Stored records
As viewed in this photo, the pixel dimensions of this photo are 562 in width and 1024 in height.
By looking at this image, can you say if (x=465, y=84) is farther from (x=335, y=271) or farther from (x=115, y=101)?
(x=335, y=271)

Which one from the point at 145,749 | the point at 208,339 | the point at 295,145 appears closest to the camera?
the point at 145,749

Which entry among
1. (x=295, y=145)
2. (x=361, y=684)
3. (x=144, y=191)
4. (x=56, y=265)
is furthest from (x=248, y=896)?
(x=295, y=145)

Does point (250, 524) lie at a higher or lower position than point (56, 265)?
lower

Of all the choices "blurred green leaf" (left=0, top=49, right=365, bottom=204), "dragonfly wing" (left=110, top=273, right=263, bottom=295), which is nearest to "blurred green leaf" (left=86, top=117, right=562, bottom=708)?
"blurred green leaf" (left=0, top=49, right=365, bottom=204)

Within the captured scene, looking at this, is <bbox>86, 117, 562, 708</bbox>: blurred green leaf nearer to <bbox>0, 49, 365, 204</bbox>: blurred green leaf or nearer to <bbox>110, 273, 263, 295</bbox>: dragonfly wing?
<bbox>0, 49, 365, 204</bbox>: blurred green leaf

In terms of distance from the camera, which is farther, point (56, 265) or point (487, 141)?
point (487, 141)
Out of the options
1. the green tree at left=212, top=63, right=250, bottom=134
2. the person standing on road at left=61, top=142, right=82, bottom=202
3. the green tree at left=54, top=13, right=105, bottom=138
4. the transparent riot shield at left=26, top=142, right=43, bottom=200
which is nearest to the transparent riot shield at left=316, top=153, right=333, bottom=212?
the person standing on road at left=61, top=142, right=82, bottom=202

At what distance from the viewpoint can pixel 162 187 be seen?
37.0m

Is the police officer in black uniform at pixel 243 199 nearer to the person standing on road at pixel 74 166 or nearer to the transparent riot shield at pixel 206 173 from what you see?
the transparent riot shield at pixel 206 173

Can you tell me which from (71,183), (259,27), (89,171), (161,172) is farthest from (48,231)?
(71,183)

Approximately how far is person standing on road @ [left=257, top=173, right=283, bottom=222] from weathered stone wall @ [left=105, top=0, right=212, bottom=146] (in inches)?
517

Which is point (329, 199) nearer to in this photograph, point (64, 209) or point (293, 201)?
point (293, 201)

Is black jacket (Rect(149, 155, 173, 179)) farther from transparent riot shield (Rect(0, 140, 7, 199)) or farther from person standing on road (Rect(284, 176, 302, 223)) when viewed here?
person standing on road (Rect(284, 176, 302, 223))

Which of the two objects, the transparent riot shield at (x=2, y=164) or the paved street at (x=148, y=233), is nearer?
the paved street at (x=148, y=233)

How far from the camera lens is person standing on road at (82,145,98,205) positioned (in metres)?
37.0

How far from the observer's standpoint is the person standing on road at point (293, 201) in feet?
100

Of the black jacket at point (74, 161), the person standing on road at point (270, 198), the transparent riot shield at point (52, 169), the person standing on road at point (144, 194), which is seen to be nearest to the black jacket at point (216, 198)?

**EXERCISE AIM:**
Set down the entries verbatim, leaving none out.

**WRITTEN SOLUTION:**
As viewed in this photo, the pixel dimensions of this photo are 562 in width and 1024 in height.
By looking at this image, can you say if (x=465, y=84) is farther from (x=335, y=271) or farther from (x=115, y=101)?
(x=335, y=271)

Which one from the point at 145,749 | the point at 208,339 | the point at 295,145 appears closest to the camera?
the point at 145,749

Which entry among
1. (x=295, y=145)
2. (x=361, y=684)
3. (x=144, y=191)
4. (x=56, y=265)
is furthest from (x=248, y=896)?
(x=295, y=145)

Does point (250, 524) lie at a higher or lower position than point (56, 265)?
lower

Of all the choices "blurred green leaf" (left=0, top=49, right=365, bottom=204), "dragonfly wing" (left=110, top=273, right=263, bottom=295), which is nearest to "blurred green leaf" (left=86, top=117, right=562, bottom=708)?
"blurred green leaf" (left=0, top=49, right=365, bottom=204)

Within the captured scene, looking at this, is <bbox>86, 117, 562, 708</bbox>: blurred green leaf nearer to <bbox>0, 49, 365, 204</bbox>: blurred green leaf or nearer to <bbox>110, 273, 263, 295</bbox>: dragonfly wing?
<bbox>0, 49, 365, 204</bbox>: blurred green leaf

In terms of distance from the camera, which is farther, point (56, 265) or point (487, 141)?
point (487, 141)
Out of the options
1. the green tree at left=212, top=63, right=250, bottom=134
2. the person standing on road at left=61, top=142, right=82, bottom=202
3. the green tree at left=54, top=13, right=105, bottom=138
4. the transparent riot shield at left=26, top=142, right=43, bottom=200
which is nearest to the transparent riot shield at left=316, top=153, right=333, bottom=212?
the person standing on road at left=61, top=142, right=82, bottom=202

At what distance from the viewpoint can pixel 162 187 be seen?
37.0m

Is the police officer in black uniform at pixel 243 199 nearer to the person standing on road at pixel 74 166 or nearer to the transparent riot shield at pixel 206 173 from what you see?
the transparent riot shield at pixel 206 173

Can you tell me which from (71,183), (259,27), (89,171), (161,172) is farthest from (48,231)?
(71,183)

Approximately how far is person standing on road @ [left=257, top=173, right=283, bottom=222] from weathered stone wall @ [left=105, top=0, right=212, bottom=146] (in inches)?
517

Which is point (329, 199) nearer to in this photograph, point (64, 209) or point (293, 201)?
point (293, 201)

Is black jacket (Rect(149, 155, 173, 179)) farther from transparent riot shield (Rect(0, 140, 7, 199)) or farther from person standing on road (Rect(284, 176, 302, 223)) when viewed here?
person standing on road (Rect(284, 176, 302, 223))

Which of the two objects, the transparent riot shield at (x=2, y=164) or the paved street at (x=148, y=233), is nearer?
the paved street at (x=148, y=233)

How far from the camera lens is person standing on road at (82,145,98,205) positioned (in metres)?
37.0

How far from the observer's standpoint is the person standing on road at point (293, 201) in feet?
100

Of the black jacket at point (74, 161), the person standing on road at point (270, 198), the transparent riot shield at point (52, 169), the person standing on road at point (144, 194), which is seen to be nearest to the black jacket at point (216, 198)?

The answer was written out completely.